── GIVEN RECORDS ──

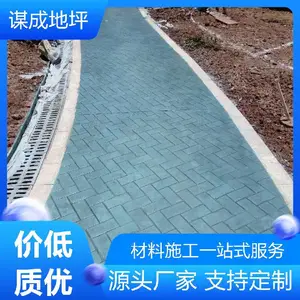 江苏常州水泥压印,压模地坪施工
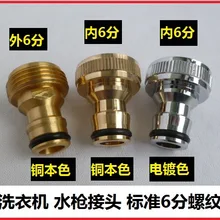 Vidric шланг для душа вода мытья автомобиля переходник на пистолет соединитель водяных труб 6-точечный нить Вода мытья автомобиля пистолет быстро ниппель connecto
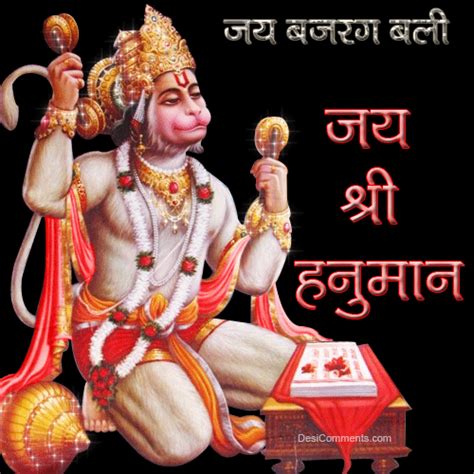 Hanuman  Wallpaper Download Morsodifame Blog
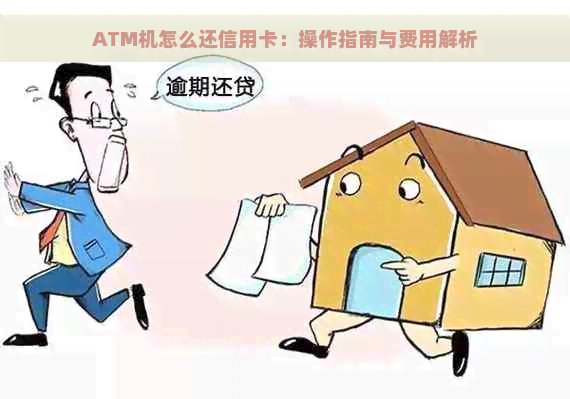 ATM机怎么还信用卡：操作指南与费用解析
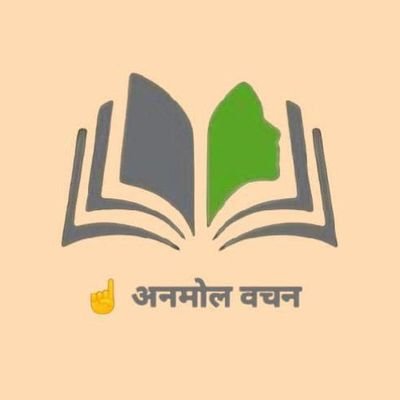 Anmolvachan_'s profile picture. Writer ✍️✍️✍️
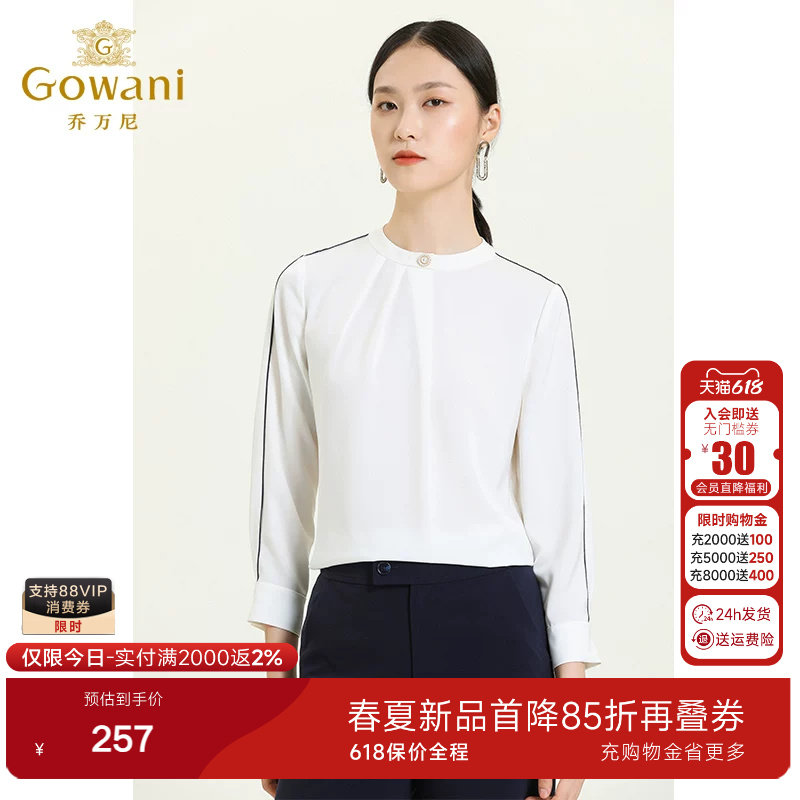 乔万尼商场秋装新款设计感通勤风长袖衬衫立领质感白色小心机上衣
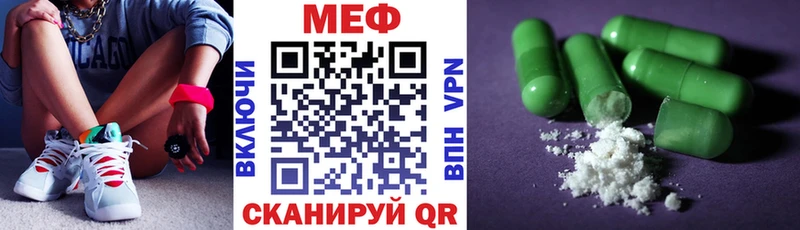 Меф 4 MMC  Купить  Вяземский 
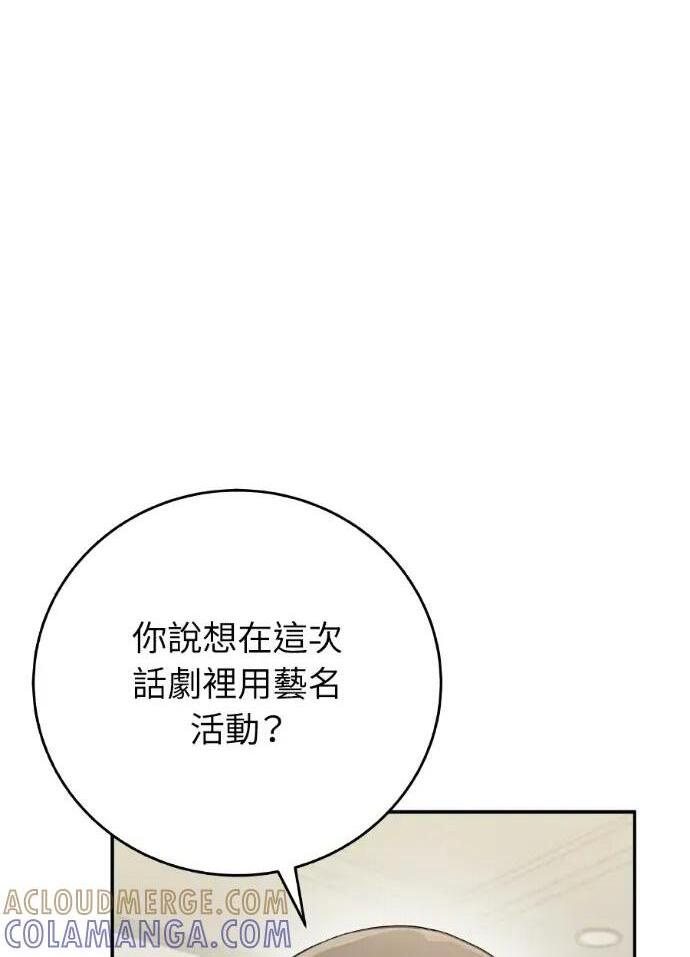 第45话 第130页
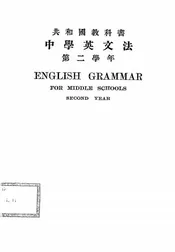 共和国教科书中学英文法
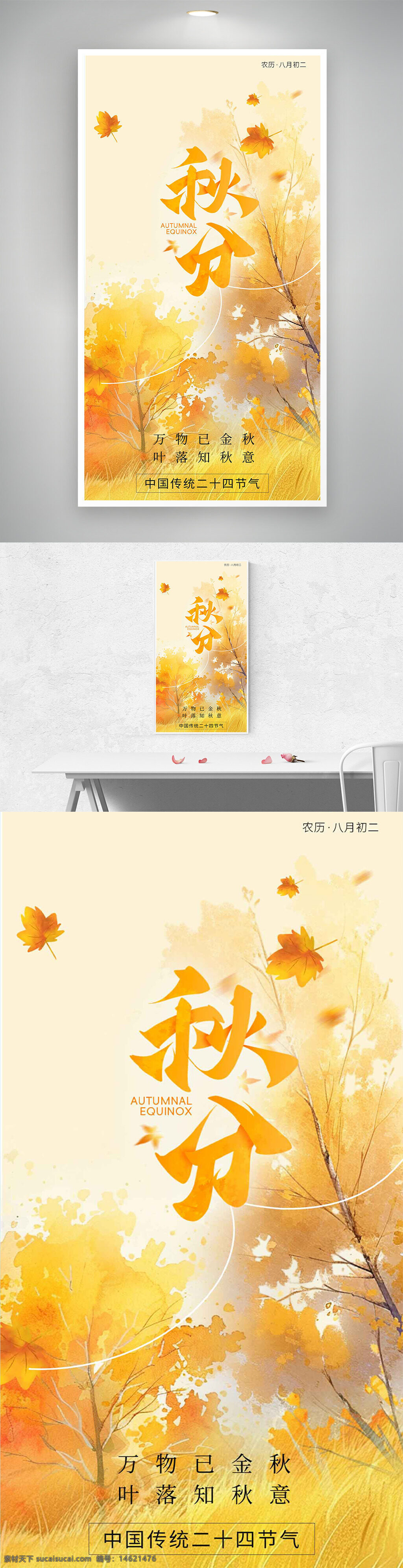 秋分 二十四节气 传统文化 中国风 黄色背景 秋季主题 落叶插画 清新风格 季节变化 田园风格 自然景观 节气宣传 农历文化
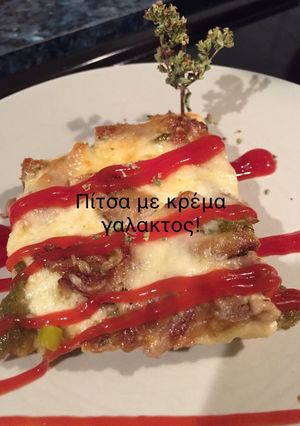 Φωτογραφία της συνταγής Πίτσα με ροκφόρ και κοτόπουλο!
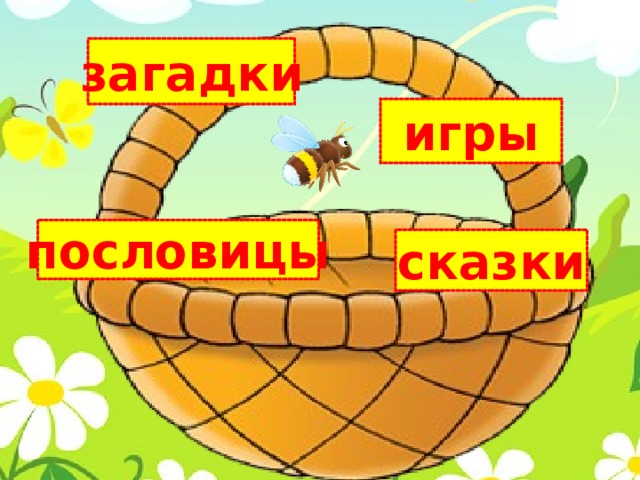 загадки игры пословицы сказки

───

» **PROBLEM STATEMENT**
Retype every record above exactly as written, but leave out the pictures.

» **ANSWER AREA**
 江苏常州水泥压印,压模地坪施工
 Vidric шланг для душа вода мытья автомобиля переходник на пистолет соединитель водяных труб 6-точечный нить Вода мытья автомобиля пистолет быстро ниппель connecto
 Hanuman  Wallpaper Download Morsodifame Blog
 ATM机怎么还信用卡：操作指南与费用解析
 Anmolvachan_'s profile picture. Writer ✍️✍️✍️
 乔万尼商场秋装新款设计感通勤风长袖衬衫立领质感白色小心机上衣
 Меф 4 MMC  Купить  Вяземский 
 第45话 第130页
 共和国教科书中学英文法
 秋分 二十四节气 传统文化 中国风 黄色背景 秋季主题 落叶插画 清新风格 季节变化 田园风格 自然景观 节气宣传 农历文化
 Φωτογραφία της συνταγής Πίτσα με ροκφόρ και κοτόπουλο!
 загадки игры пословицы сказки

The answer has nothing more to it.